Debitore del precedente poliziesco Il grande sonno di Howard Hawks del 1946, con la coppia Humphrey Bogart – Lauren Bacall, il film di Lang lo reinterpreta rimanendo fedele al proprio stile. Dave Bannion è un onesto uomo medio diventato per necessità il combattente della criminalità. Ma a differenza di Marlowe non è un eroe da romanzo, che si aggira per la metropoli oscura filosofeggiando sull’esistenza. Glenn Ford, in una delle sue migliori interpretazioni, diventa furia omicida per amore della moglie uccisa.
Come già in M, anche nei film americani The Big Heat e While the City Sleeps, Lang dipinge attraverso l’ accostamento di immagini sobrie e affettuose, legate alla normalità familiare della vita di Bannion, l’altra faccia della città corrotta e spietata che lotta contro le pulsioni del sistema malavitoso sotterraneo. La duplicità della natura umana è rappresentata dalla prostituta Debbie, il cui volto nascosto sfigurato per metà cela l’ orrore delle azioni passate di cui è stata testimone e la volontà di riscatto per amore del poliziotto Ford. La donna del boss Gloria Grahame rimarrà legata al regista anche nel successivo La bestia umana girato due anni dopo, dove vestirà di nuovo i panni incantevoli di un’ ambigua seduttrice.
Il metteur en scène Lang, ancora più di Murnau, ha saputo traghettare l’ esperienza espressionista degli anni Venti verso nuove prospettive, riuscendo ad imprimere la sua estetica caratteristica su qualsiasi tema gli passasse tra le mani, dai feuilleton alle leggende germaniche, passando per le storie del West fino ai romanzi commerciali e le spy story. L’ incipit del film, il suicidio del sergente corrotto mostrato con le sole inquadrature di mano e pistola, già prefigurano l’ andamento della vicenda: mostrare poco per far vedere molto, infilare il tarlo nella mente dello spettatore senza dare a vedere la crudeltà delle azioni dei suoi protagonisti, come voleva la politica della censura statunitense molto restrittiva all’ epoca.
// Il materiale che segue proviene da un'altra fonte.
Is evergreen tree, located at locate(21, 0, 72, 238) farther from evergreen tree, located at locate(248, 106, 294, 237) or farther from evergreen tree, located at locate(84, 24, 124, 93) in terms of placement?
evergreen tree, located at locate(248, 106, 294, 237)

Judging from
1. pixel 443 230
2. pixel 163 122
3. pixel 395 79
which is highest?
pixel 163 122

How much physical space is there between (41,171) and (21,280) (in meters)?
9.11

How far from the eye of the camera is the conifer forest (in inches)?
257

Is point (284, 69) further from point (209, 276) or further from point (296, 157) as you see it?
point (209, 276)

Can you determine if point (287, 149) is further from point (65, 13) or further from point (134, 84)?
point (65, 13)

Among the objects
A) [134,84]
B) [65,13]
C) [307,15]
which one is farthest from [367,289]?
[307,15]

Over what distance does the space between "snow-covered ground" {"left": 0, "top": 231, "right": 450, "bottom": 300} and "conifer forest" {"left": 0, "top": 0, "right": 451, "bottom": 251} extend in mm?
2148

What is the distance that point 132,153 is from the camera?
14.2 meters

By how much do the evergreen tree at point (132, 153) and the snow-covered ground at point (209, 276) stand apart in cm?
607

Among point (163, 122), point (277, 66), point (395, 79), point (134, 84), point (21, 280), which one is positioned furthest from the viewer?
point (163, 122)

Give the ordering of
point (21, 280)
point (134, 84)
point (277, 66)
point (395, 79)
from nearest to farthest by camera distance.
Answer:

Il titolo “The Big Heat” in gergo della malavita americana significa non solo l’ arrivo di un’estate torrida, quanto piuttosto la morsa della polizia sul crimine. Dato che l’unico a farsi condottiero della moralità pulita è un detective tagliato fuori dall’ufficialità delle istituzioni, è ipotizzabile dell’ironia? Se così fosse, il maestro Lang avrebbe dato prova ulteriore della pratica artistica da sempre perseguita, evitare la ridondanza delle dichiarazioni esplicite in favore di un più asciutto lirismo formale.